Stata data handling limits are generally slightly less generous than SPSS, so some loss or truncation of information,
such as variable and value label loss or truncation and loss of user missing value definitions, is inevitable. The UKDA has
developed its own scripts to guarantee optimal translation of data between SPSS and Stata - for more information, see
Data Management on the ESDS web site. For studies
processed from April 2004 onwards, the file [Study Number]_SPSS_to_STATA_conversion.rtf will be supplied with the data.
This provides a log of any information that has been lost or truncated upon translation.
For an example, see UK Data Archive SPSS to Stata Conversion
Information File.
Users can then locate the full label and user missing value information in the UKDA's data dictionary files,
named [data file name]_UKDA_Data_Dictionary.rtf. For an example,
see UK Data Archive Data Dictionary.
Tab-delimited text
This is an entirely generic format that stores just the variable names and the rectangular matrix of data (there is no
information on variable formats, label information or missing value definitions). The character set is normally ASCII but
may be UNICODE.
ESDS recommends ordering data in tab-delimited format where this is the most effective means of reading the data into a specialist
analysis package.
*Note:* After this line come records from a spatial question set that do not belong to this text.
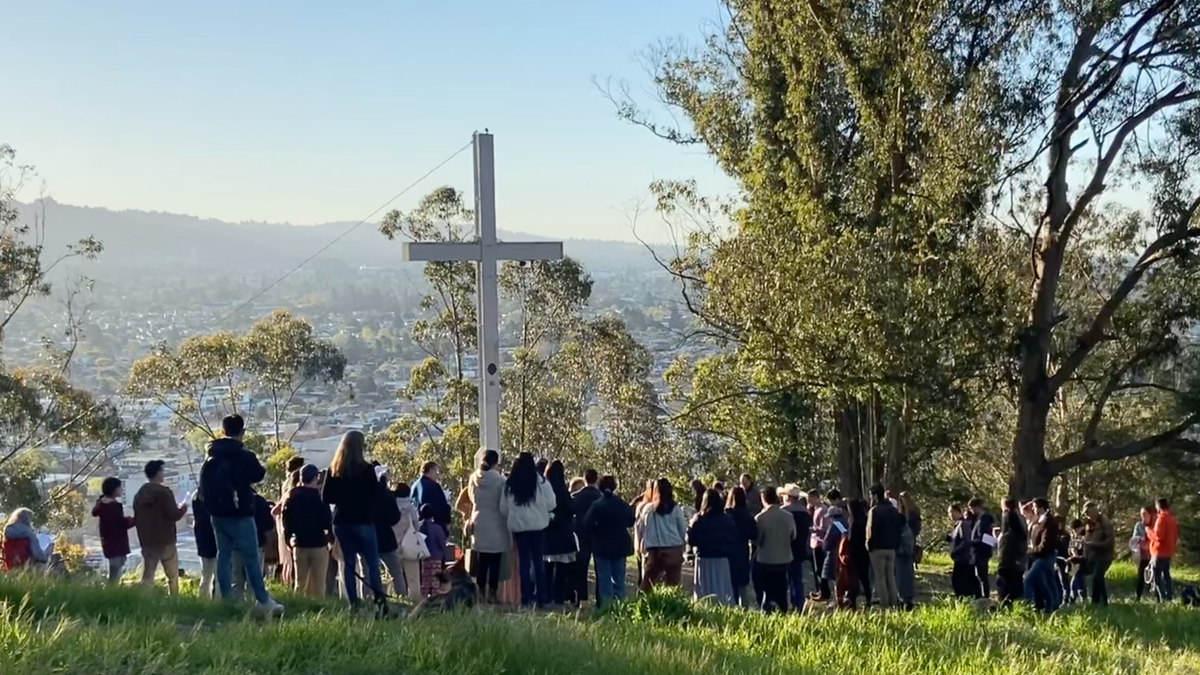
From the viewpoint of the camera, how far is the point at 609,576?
11.9 meters

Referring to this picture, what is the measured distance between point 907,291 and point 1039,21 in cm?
460

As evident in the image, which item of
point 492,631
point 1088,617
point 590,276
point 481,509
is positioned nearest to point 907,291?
point 1088,617

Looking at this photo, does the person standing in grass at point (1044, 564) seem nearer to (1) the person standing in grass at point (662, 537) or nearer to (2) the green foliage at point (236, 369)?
(1) the person standing in grass at point (662, 537)

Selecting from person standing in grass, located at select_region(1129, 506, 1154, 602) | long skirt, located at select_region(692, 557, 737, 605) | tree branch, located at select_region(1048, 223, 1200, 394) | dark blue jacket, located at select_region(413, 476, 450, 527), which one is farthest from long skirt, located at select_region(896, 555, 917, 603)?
tree branch, located at select_region(1048, 223, 1200, 394)

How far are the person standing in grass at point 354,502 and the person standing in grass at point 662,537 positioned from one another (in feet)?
9.98

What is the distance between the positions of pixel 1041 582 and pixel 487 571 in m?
5.86

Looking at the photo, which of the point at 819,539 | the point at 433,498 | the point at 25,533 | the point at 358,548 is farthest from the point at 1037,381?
the point at 25,533

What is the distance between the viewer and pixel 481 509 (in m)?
10.7

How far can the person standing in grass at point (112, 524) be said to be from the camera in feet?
34.1

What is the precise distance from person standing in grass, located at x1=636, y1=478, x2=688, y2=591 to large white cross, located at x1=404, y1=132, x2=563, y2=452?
428 cm

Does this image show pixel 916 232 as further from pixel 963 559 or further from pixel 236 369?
pixel 236 369

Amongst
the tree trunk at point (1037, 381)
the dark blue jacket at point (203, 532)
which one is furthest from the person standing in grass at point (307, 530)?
the tree trunk at point (1037, 381)

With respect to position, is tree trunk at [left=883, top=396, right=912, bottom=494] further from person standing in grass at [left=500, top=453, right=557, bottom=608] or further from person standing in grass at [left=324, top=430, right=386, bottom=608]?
person standing in grass at [left=324, top=430, right=386, bottom=608]

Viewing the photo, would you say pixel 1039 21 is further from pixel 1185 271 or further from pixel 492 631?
pixel 492 631
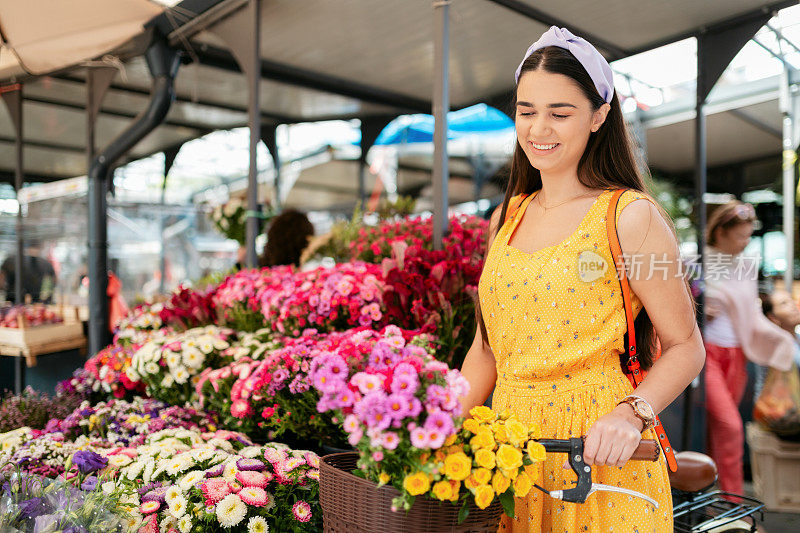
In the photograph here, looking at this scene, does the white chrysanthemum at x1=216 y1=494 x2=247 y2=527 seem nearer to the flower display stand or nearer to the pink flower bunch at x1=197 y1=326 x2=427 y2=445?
the pink flower bunch at x1=197 y1=326 x2=427 y2=445

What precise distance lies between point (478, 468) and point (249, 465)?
999mm

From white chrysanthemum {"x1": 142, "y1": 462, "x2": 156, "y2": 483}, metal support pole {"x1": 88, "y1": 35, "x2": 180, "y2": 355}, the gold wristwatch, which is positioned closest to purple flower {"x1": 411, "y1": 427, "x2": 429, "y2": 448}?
the gold wristwatch

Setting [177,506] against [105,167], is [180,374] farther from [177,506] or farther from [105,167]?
[105,167]

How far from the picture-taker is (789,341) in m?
3.78

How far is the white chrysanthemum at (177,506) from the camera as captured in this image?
1.60m

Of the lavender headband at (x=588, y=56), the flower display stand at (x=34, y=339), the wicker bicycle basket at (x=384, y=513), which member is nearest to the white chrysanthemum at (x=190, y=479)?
the wicker bicycle basket at (x=384, y=513)

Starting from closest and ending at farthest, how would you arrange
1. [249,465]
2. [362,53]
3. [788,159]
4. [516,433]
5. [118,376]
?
1. [516,433]
2. [249,465]
3. [118,376]
4. [362,53]
5. [788,159]

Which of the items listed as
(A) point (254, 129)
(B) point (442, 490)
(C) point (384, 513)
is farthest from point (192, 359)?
(B) point (442, 490)

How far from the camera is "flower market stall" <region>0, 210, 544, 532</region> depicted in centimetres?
96

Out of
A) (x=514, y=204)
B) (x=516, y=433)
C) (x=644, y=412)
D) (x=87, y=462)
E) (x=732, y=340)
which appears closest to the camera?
(x=516, y=433)

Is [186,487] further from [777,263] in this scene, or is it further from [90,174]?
[777,263]

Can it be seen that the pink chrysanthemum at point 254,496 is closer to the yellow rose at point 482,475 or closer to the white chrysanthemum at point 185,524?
the white chrysanthemum at point 185,524

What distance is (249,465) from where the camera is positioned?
1.78 m

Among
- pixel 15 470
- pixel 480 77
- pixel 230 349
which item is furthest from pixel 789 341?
pixel 15 470
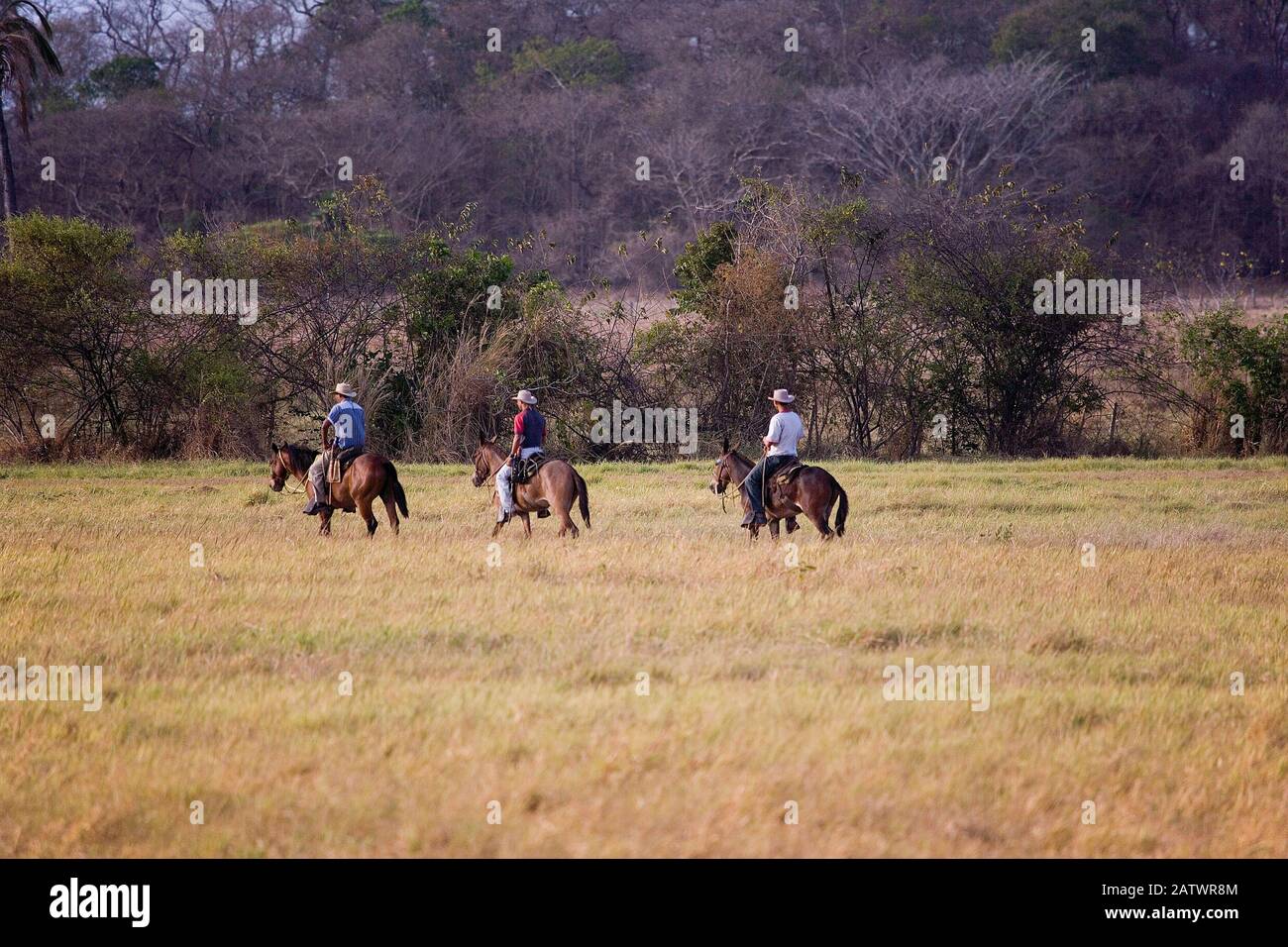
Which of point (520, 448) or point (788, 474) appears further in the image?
point (520, 448)

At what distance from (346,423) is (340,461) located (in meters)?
0.40

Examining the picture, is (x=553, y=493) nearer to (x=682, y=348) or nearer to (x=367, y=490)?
(x=367, y=490)

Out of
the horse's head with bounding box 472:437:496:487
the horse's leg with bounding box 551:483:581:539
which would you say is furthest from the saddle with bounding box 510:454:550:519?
the horse's head with bounding box 472:437:496:487

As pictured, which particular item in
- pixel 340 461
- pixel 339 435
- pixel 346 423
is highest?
pixel 346 423

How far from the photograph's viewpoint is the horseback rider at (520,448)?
1436cm

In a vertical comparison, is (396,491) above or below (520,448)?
below

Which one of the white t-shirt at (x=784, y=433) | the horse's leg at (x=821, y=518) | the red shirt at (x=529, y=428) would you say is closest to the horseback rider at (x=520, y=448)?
the red shirt at (x=529, y=428)

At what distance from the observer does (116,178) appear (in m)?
48.0

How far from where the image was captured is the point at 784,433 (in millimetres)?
13977

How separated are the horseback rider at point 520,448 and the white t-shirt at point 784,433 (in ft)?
7.64

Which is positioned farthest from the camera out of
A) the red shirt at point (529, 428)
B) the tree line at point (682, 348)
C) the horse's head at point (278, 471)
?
the tree line at point (682, 348)

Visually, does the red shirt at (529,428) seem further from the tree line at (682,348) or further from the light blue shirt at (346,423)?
the tree line at (682,348)

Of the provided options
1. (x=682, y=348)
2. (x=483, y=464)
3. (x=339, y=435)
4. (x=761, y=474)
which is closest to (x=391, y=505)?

When data are supplied in tab-delimited format, data dictionary or database structure information will also be provided.
Depending on the application from which the tab-delimited data were created, these file will either be named:
[data file name]_variableinformation.rtf or [data file name]_UKDA_Data_Dictionary.rtf
Although tab-delimited format is suitable for use in Excel 2003, the maximum number of columns (variables) is 256 and
the maximum number of rows (cases) is 65,536. However, Excel 2007 supports 16,384 columns (variables) and 1,048,576 rows (cases).
SAS
Due to limited demand, data are not routinely made available in SAS format by the UKDA. However, the UKDA will create SAS
formats upon request. The standard method of delivery of SAS datasets is as a fixed with ASCII file with a .sas command
file to read the data into SAS and create the formats library. This means that a SAS dataset can be created in any almost
any version of SAS running on any operating system. Users can also decide whether to preserve the SPSS 'user missing' codes
or collapse them into the SAS system missing code, since this is supplied as a discrete block of commands in the .sas file,
under the heading /* User Missing Value Specifications */
R
This open source variant of S-Plus is gaining in popularity as it offers advanced functionality not present in SPSS or in
some instances even Stata. However, the ESDS does not make data available in R format, since R will read both SPSS and
Stata formats (using the 'read spss' and 'read.dta' commands).
Other formats
Occasionally, datasets are not suitable for SPSS and Stata. This occurs when, for example, unstructured or
semi-structured interviews record literal textual responses of greater than 255 characters. While packages such as Excel
and Access can store these long strings, statistical packages (like SPSS prior to version 13 and Stata) cannot. In these
cases, the data are made available in format(s) that do not truncate these long strings. This will typically be a choice of
a proprietary format (e.g. MS Excel or Access) and tab-delimited text. MS Access 'data documenter' information is provided
for each table when data are extracted from an MS Access database.
Qualitative data
Rich text format (.rtf)
Rich text format is used for the majority of qualitative studies. Rich text format files will open into most text editors
and almost all word processing packages.
Portable document format (.pdf)
PDF format is used when data were only available to the ESDS as hard copy (paper) and the level of ESDS data processing
did not permit Optical Character Recognition to convert this into text. In such instances the hard copy material is
scanned into image files (400 dpi TIFFs) and these are converted into PDF format.
CAQDAS format
Where qualitative data have been coded and analysed using Computer Assisted Qualitative Data Analysis Software (CAQDAS),
these files may also be supplied, in addition to the 'raw' transcripts in rich text format.